*Problem details*: Copy the lines below verbatim, but only from the line containing "Is the curved roof at (312,394)" through the end of the data.

☆ ☆ ☆

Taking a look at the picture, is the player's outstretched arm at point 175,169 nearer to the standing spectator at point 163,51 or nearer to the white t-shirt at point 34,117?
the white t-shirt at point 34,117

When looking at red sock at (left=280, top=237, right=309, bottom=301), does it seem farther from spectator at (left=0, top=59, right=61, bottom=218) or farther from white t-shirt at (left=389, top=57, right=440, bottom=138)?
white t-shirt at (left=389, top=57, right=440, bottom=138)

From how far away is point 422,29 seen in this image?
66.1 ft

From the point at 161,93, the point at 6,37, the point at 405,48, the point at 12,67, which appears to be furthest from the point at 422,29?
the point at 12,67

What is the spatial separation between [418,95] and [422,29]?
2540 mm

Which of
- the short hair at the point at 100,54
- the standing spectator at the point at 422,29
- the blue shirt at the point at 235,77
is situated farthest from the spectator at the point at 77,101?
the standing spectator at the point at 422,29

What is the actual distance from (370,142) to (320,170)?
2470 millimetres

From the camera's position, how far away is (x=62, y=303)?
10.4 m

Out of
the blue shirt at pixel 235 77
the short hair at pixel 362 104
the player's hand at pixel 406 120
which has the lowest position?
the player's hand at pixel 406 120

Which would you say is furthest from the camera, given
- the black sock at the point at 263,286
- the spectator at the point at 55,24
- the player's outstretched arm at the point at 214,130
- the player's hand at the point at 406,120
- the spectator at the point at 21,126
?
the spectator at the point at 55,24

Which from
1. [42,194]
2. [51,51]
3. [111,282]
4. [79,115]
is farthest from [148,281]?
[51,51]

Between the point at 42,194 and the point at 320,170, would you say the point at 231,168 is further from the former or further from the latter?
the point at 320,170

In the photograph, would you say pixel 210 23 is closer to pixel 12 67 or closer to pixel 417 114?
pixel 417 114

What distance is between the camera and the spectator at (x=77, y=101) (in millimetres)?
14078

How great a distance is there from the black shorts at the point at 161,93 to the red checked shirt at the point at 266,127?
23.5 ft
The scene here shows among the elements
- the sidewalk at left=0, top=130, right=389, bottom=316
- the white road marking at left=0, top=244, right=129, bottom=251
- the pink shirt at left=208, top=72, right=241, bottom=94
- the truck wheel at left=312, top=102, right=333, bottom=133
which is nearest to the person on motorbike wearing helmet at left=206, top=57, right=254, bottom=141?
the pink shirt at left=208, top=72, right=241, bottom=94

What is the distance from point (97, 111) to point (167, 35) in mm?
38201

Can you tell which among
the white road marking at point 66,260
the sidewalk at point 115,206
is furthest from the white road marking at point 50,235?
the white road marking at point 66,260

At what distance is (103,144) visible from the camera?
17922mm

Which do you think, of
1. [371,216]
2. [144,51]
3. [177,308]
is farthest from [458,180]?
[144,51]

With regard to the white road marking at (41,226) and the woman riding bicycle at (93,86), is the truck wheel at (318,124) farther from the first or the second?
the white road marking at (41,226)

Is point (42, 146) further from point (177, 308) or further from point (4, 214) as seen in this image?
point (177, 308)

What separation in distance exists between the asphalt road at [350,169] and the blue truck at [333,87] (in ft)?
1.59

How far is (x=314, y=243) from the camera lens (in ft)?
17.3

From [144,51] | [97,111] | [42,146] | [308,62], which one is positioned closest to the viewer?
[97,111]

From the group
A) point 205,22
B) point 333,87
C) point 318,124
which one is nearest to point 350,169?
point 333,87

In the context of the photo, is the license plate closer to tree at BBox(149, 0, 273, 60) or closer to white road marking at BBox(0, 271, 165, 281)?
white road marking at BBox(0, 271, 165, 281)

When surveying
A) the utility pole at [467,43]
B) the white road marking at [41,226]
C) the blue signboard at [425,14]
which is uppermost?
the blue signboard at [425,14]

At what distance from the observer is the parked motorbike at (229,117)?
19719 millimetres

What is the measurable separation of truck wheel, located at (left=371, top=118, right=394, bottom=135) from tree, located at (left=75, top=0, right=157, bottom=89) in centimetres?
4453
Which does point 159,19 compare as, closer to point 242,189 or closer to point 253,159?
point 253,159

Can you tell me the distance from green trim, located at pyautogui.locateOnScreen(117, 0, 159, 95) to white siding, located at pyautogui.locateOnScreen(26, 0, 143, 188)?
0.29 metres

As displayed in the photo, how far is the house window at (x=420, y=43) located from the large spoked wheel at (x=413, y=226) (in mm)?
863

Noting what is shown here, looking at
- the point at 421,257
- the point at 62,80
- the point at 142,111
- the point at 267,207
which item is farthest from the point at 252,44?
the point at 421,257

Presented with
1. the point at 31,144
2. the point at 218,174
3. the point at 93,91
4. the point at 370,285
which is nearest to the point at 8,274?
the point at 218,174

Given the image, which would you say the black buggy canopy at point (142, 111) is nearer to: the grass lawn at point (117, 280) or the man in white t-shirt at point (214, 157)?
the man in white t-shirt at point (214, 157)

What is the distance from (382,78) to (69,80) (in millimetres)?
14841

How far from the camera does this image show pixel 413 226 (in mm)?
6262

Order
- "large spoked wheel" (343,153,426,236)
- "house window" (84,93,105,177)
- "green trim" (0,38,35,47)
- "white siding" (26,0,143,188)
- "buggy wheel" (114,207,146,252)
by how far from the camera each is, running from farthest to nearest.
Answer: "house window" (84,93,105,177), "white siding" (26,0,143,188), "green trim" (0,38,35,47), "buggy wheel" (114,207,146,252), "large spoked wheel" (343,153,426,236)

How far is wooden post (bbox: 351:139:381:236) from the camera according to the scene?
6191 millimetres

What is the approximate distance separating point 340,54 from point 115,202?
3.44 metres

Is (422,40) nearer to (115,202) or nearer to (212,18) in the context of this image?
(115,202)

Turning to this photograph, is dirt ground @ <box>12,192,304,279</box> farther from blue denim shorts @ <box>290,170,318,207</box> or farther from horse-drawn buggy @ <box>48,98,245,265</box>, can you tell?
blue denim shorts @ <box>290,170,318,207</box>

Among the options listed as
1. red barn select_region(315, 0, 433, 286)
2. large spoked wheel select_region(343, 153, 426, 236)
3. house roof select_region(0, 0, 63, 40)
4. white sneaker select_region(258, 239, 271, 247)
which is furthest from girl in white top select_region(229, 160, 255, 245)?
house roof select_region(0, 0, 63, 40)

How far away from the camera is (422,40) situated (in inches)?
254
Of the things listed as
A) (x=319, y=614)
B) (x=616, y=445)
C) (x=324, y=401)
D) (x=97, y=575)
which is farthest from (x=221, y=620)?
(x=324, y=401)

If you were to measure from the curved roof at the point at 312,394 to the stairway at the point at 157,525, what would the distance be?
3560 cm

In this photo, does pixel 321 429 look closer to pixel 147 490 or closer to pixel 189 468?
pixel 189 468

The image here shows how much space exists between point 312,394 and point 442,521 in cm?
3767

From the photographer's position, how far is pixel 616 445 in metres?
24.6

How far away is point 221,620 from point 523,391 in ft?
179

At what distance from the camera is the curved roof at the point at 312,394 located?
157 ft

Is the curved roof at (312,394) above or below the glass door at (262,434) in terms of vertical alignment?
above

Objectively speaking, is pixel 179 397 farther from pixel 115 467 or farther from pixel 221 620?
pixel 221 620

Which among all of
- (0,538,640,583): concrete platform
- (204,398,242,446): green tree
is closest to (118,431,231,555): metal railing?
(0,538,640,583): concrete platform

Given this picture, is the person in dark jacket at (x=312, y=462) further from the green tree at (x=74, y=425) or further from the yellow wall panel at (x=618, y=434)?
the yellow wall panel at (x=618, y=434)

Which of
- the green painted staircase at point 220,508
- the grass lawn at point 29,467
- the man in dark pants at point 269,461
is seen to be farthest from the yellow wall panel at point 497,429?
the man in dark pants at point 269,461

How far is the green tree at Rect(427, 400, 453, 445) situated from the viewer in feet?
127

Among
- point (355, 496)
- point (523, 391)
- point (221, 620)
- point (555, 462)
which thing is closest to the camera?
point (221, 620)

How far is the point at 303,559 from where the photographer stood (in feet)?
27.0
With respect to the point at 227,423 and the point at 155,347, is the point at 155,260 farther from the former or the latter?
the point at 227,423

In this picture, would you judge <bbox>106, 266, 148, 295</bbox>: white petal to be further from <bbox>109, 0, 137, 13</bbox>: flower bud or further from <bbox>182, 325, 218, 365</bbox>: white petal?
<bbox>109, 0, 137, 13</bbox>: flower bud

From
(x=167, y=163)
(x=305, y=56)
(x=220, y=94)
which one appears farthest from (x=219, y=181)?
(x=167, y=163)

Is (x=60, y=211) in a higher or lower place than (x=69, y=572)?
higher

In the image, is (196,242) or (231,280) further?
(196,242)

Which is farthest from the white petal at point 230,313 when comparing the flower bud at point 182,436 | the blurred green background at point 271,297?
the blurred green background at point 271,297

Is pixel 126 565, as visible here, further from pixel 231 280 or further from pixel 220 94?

☆ ☆ ☆

*Written response*:
Is the curved roof at (312,394) above or below the glass door at (262,434) in terms of vertical alignment?
above

Objectively speaking, is pixel 179 397 farther from pixel 115 467 or farther from pixel 221 620?
pixel 221 620

Which among all of
- (0,538,640,583): concrete platform
- (204,398,242,446): green tree
is closest to (118,431,231,555): metal railing?
(0,538,640,583): concrete platform

Given this picture, is the person in dark jacket at (x=312, y=462) further from the green tree at (x=74, y=425) or further from the yellow wall panel at (x=618, y=434)?
the yellow wall panel at (x=618, y=434)

Which of
- the green painted staircase at point 220,508
- the grass lawn at point 29,467
- the man in dark pants at point 269,461
is seen to be farthest from the yellow wall panel at point 497,429?
the man in dark pants at point 269,461

How far is the green tree at Rect(427, 400, 453, 445) situated from the viewer in feet?
127

Among
- point (355, 496)
- point (523, 391)
- point (221, 620)
- point (555, 462)
which thing is closest to the camera?
point (221, 620)

How far is the point at 303,559 from where the photographer stood (in feet)?
27.0
With respect to the point at 227,423 and the point at 155,347, is the point at 155,260 farther from the former or the latter?
the point at 227,423

In this picture, would you judge <bbox>106, 266, 148, 295</bbox>: white petal to be further from <bbox>109, 0, 137, 13</bbox>: flower bud or further from <bbox>182, 325, 218, 365</bbox>: white petal?
<bbox>109, 0, 137, 13</bbox>: flower bud

From
(x=167, y=163)
(x=305, y=56)
(x=220, y=94)
which one appears farthest from (x=219, y=181)?
(x=167, y=163)

Is (x=60, y=211) in a higher or lower place than (x=69, y=572)?
higher

In the image, is (196,242) or (231,280) further?
(196,242)

Which is farthest from the white petal at point 230,313 when comparing the flower bud at point 182,436 | the blurred green background at point 271,297?
the blurred green background at point 271,297

Is pixel 126 565, as visible here, further from pixel 231 280 or further from pixel 220 94?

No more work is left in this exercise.